**INSTRUCCIÓN**
Traslada íntegras, sin omitir ninguna, todas las líneas desde la que contiene "What distance from" hasta el final de los datos, ambos extremos incluidos. Resta 137 a cada número de las respuestas, ya sean distancias o coordenadas.

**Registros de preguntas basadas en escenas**
***

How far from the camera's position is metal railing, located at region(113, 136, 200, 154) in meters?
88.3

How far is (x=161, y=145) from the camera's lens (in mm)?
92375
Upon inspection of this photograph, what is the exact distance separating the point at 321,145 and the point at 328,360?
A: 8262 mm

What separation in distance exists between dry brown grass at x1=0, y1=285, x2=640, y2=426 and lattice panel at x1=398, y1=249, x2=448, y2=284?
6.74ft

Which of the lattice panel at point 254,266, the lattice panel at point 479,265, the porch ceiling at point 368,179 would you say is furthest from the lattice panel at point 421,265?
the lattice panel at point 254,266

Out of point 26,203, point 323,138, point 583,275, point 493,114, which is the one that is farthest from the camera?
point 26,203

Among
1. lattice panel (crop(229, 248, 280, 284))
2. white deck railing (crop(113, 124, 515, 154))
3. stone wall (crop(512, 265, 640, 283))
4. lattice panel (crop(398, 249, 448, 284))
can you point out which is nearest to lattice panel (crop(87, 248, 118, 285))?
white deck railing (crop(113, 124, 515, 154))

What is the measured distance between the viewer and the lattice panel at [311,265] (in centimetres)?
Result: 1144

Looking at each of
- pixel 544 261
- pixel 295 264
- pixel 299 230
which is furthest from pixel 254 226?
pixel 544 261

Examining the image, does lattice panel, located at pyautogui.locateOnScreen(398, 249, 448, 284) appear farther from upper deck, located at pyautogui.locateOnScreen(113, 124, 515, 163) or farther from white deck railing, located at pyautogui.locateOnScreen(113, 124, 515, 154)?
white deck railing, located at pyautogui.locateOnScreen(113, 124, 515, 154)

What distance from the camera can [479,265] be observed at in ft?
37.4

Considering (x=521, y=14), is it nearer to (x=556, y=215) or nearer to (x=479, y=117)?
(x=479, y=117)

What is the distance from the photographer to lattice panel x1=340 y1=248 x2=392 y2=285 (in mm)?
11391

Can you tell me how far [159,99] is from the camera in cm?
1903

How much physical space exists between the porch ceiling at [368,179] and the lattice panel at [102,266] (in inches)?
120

***

**PROBLEMA RESUELTO**
What distance from the camera can [479,265] be observed at in ft?
-99.6

Considering (x=521, y=14), is it nearer to (x=556, y=215) or nearer to (x=479, y=117)?
(x=342, y=-20)

What is the distance from the photographer to lattice panel x1=340 y1=248 x2=392 y2=285 (in mm)?
11254

Can you tell me how far [159,99] is from the camera in cm?
1766

How much physical space exists between the porch ceiling at [368,179] and the lattice panel at [102,266] (in inches)?
-17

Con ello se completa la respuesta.